TASK REQUIREMENTS –
Reproduce the whole listing below word for word, leaving out the pictures.
───── SUPPLIED MATERIAL ─────
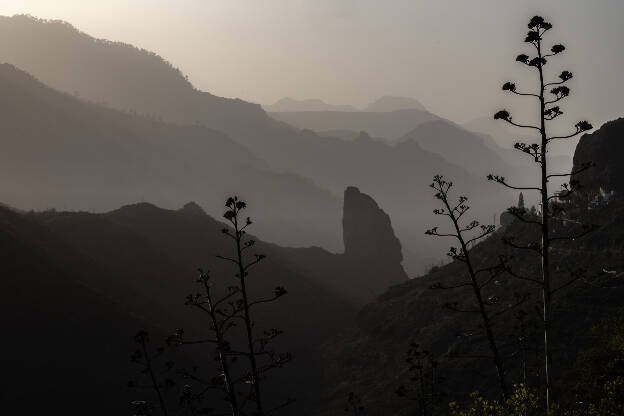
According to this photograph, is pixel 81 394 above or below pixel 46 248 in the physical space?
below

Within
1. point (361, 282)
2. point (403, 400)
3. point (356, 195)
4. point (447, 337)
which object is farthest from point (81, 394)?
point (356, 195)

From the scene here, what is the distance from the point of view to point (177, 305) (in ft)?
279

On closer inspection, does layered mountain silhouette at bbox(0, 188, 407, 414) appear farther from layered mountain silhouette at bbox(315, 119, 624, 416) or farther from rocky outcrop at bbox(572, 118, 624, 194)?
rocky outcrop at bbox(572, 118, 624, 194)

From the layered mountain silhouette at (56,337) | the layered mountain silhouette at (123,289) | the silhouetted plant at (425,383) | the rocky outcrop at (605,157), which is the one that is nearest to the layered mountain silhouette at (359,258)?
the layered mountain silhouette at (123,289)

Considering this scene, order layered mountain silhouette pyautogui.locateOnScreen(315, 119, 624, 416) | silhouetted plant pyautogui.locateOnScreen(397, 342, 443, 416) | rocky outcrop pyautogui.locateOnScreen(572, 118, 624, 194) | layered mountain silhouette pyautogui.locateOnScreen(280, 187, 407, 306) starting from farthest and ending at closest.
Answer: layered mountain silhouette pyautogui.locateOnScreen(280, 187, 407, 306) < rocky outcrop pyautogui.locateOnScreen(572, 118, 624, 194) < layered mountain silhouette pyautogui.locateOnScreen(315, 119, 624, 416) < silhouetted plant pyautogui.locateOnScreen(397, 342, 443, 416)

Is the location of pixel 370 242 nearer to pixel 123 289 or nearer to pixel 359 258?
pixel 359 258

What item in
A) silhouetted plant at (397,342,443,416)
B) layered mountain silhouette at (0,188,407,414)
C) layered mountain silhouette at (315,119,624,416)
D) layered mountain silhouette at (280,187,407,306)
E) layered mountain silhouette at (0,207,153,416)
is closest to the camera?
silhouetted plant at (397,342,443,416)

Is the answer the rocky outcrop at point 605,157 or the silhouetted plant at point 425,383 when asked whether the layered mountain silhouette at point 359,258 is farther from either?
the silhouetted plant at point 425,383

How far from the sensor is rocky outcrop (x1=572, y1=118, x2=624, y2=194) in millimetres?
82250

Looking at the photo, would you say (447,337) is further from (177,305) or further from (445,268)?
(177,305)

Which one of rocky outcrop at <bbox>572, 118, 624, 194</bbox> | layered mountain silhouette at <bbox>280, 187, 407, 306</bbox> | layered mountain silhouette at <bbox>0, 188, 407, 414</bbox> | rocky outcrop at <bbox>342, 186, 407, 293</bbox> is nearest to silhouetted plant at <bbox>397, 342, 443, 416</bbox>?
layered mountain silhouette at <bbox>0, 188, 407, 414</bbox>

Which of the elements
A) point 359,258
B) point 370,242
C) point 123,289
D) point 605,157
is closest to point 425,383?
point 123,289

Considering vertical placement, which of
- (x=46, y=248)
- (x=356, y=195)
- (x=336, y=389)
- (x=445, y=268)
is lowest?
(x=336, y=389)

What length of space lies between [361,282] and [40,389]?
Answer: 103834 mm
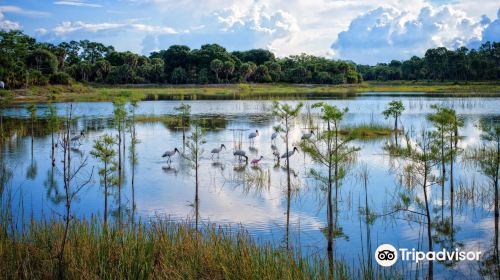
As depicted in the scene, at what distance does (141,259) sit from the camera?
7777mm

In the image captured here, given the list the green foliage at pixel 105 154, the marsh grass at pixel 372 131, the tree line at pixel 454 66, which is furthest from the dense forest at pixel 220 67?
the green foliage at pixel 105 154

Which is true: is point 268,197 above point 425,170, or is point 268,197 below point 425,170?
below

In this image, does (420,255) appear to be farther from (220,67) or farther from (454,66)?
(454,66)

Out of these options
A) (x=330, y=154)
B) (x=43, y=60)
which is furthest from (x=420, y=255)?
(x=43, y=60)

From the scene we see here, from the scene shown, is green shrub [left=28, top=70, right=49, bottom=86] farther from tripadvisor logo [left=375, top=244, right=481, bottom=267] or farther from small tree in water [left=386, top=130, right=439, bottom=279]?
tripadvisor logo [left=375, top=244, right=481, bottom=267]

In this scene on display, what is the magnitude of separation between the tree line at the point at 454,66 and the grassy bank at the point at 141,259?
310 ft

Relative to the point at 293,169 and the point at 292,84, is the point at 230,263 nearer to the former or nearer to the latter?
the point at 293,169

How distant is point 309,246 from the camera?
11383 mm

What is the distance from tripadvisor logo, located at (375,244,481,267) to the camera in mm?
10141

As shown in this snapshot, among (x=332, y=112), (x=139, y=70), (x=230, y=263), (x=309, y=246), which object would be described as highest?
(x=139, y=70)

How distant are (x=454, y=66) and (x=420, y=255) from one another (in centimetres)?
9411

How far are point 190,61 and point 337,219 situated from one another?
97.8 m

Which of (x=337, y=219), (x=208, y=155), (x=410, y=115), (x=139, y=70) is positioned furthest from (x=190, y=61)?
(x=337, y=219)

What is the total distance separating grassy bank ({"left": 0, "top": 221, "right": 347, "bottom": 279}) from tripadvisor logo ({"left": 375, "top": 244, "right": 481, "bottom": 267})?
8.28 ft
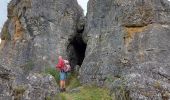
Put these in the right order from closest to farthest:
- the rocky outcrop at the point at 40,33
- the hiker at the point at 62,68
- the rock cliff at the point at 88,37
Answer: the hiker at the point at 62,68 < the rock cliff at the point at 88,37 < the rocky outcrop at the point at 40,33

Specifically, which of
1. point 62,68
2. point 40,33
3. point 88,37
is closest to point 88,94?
─────
ANSWER TO THIS PROBLEM –
According to this photograph, is pixel 81 394 above or below pixel 46 248 in the physical space?
below

Within
1. point (361, 282)
2. point (403, 400)
3. point (356, 195)
4. point (447, 337)
which object is farthest from point (81, 394)?
point (356, 195)

From the scene here, what is the distance from the point of view to point (177, 305) (in ft)?
279

On closer inspection, does layered mountain silhouette at bbox(0, 188, 407, 414) appear farther from layered mountain silhouette at bbox(315, 119, 624, 416) or farther from rocky outcrop at bbox(572, 118, 624, 194)?
rocky outcrop at bbox(572, 118, 624, 194)

From the layered mountain silhouette at (56,337) | the layered mountain silhouette at (123,289) | the silhouetted plant at (425,383) | the rocky outcrop at (605,157), which is the one that is nearest to the layered mountain silhouette at (359,258)?
the layered mountain silhouette at (123,289)

Considering this scene, order layered mountain silhouette pyautogui.locateOnScreen(315, 119, 624, 416) | silhouetted plant pyautogui.locateOnScreen(397, 342, 443, 416) | rocky outcrop pyautogui.locateOnScreen(572, 118, 624, 194) | layered mountain silhouette pyautogui.locateOnScreen(280, 187, 407, 306) starting from farthest and ending at closest.
Answer: layered mountain silhouette pyautogui.locateOnScreen(280, 187, 407, 306) < rocky outcrop pyautogui.locateOnScreen(572, 118, 624, 194) < layered mountain silhouette pyautogui.locateOnScreen(315, 119, 624, 416) < silhouetted plant pyautogui.locateOnScreen(397, 342, 443, 416)

Is the location of pixel 370 242 nearer to pixel 123 289 or nearer to pixel 359 258?
pixel 359 258

What item in
A) silhouetted plant at (397,342,443,416)
B) layered mountain silhouette at (0,188,407,414)
C) layered mountain silhouette at (315,119,624,416)
D) layered mountain silhouette at (280,187,407,306)
E) layered mountain silhouette at (0,207,153,416)
is closest to the camera?
silhouetted plant at (397,342,443,416)

Is the answer the rocky outcrop at point 605,157 or the silhouetted plant at point 425,383 when asked whether the layered mountain silhouette at point 359,258 is farther from either?
the silhouetted plant at point 425,383

How far from the sensor is rocky outcrop (x1=572, y1=118, x2=624, y2=194) in millimetres?
82250

Looking at the photo, would you say (447,337) is further from (177,305) or further from (445,268)?
(177,305)

Which one of rocky outcrop at <bbox>572, 118, 624, 194</bbox> | layered mountain silhouette at <bbox>280, 187, 407, 306</bbox> | layered mountain silhouette at <bbox>0, 188, 407, 414</bbox> | rocky outcrop at <bbox>342, 186, 407, 293</bbox> is nearest to silhouetted plant at <bbox>397, 342, 443, 416</bbox>?
layered mountain silhouette at <bbox>0, 188, 407, 414</bbox>

Which of the elements
A) point 359,258
B) point 370,242
C) point 123,289
D) point 605,157
is closest to point 425,383?
point 123,289

Considering vertical placement, which of
- (x=46, y=248)
- (x=356, y=195)
- (x=336, y=389)
- (x=445, y=268)
is lowest?
(x=336, y=389)

What length of space lies between [361,282] and [40,389]?
Answer: 103834 mm
As depicted in the scene, at what distance does (141,259) sit from the camera?
7777mm

In the image captured here, given the list the green foliage at pixel 105 154, the marsh grass at pixel 372 131, the tree line at pixel 454 66, which is furthest from the dense forest at pixel 220 67?
the green foliage at pixel 105 154

Which is true: is point 268,197 above point 425,170, or is point 268,197 below point 425,170?
below

In this image, does (420,255) appear to be farther from (220,67) or farther from (454,66)?
(454,66)

Out of these options
A) (x=330, y=154)
B) (x=43, y=60)
which is furthest from (x=420, y=255)?
(x=43, y=60)

From the scene we see here, from the scene shown, is green shrub [left=28, top=70, right=49, bottom=86] farther from tripadvisor logo [left=375, top=244, right=481, bottom=267] or farther from small tree in water [left=386, top=130, right=439, bottom=279]?
tripadvisor logo [left=375, top=244, right=481, bottom=267]

In this scene on display, what is the magnitude of separation between the tree line at the point at 454,66 and the grassy bank at the point at 141,259?
310 ft

Relative to the point at 293,169 and the point at 292,84, is the point at 230,263 nearer to the former or nearer to the latter?
the point at 293,169

How distant is point 309,246 from the camera?
11383 mm

What is the distance from tripadvisor logo, located at (375,244,481,267) to the camera in mm?
10141

As shown in this snapshot, among (x=332, y=112), (x=139, y=70), (x=230, y=263), (x=309, y=246), which object would be described as highest?
(x=139, y=70)

How distant are (x=454, y=66) and (x=420, y=255) from one another (in centimetres)?
9411

How far are point 190,61 and point 337,219 situated from one another?
97.8 m

Which of (x=337, y=219), (x=208, y=155), (x=410, y=115), (x=139, y=70) is positioned furthest from (x=190, y=61)?
(x=337, y=219)

What is the total distance separating grassy bank ({"left": 0, "top": 221, "right": 347, "bottom": 279}) from tripadvisor logo ({"left": 375, "top": 244, "right": 481, "bottom": 267})?
8.28 ft
Put these in the right order from closest to farthest:
- the rocky outcrop at the point at 40,33
- the hiker at the point at 62,68
- the rock cliff at the point at 88,37
Answer: the hiker at the point at 62,68 < the rock cliff at the point at 88,37 < the rocky outcrop at the point at 40,33

Specifically, which of
1. point 62,68
2. point 40,33
3. point 88,37
is closest to point 88,94?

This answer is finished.